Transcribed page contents
========================================================================

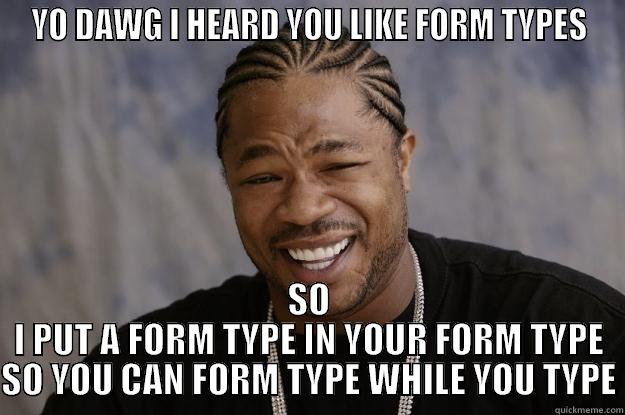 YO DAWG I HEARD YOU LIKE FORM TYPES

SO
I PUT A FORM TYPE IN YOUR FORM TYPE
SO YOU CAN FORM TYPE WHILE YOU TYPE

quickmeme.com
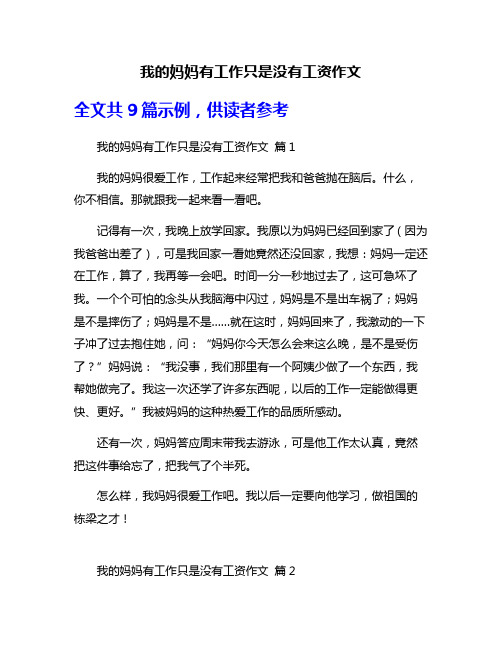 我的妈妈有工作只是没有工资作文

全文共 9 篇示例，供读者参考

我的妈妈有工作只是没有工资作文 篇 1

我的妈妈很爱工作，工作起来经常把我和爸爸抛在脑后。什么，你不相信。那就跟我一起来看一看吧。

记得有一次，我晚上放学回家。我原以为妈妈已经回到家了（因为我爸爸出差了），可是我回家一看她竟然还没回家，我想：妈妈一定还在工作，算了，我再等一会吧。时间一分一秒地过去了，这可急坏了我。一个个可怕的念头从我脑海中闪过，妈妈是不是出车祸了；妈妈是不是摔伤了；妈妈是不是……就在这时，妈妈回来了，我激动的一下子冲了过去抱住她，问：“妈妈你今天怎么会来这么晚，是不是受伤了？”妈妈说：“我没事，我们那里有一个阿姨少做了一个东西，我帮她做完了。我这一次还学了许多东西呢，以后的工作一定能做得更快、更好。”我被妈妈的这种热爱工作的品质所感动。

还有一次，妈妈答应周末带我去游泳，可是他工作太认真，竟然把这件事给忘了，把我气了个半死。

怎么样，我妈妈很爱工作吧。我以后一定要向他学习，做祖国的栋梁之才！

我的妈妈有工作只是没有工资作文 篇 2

========================================================================

The data above needs to be retyped exactly, with the images left out.

_Response to the task_.
 YO DAWG I HEARD YOU LIKE FORM TYPES

SO
I PUT A FORM TYPE IN YOUR FORM TYPE
SO YOU CAN FORM TYPE WHILE YOU TYPE

quickmeme.com
 我的妈妈有工作只是没有工资作文

全文共 9 篇示例，供读者参考

我的妈妈有工作只是没有工资作文 篇 1

我的妈妈很爱工作，工作起来经常把我和爸爸抛在脑后。什么，你不相信。那就跟我一起来看一看吧。

记得有一次，我晚上放学回家。我原以为妈妈已经回到家了（因为我爸爸出差了），可是我回家一看她竟然还没回家，我想：妈妈一定还在工作，算了，我再等一会吧。时间一分一秒地过去了，这可急坏了我。一个个可怕的念头从我脑海中闪过，妈妈是不是出车祸了；妈妈是不是摔伤了；妈妈是不是……就在这时，妈妈回来了，我激动的一下子冲了过去抱住她，问：“妈妈你今天怎么会来这么晚，是不是受伤了？”妈妈说：“我没事，我们那里有一个阿姨少做了一个东西，我帮她做完了。我这一次还学了许多东西呢，以后的工作一定能做得更快、更好。”我被妈妈的这种热爱工作的品质所感动。

还有一次，妈妈答应周末带我去游泳，可是他工作太认真，竟然把这件事给忘了，把我气了个半死。

怎么样，我妈妈很爱工作吧。我以后一定要向他学习，做祖国的栋梁之才！

我的妈妈有工作只是没有工资作文 篇 2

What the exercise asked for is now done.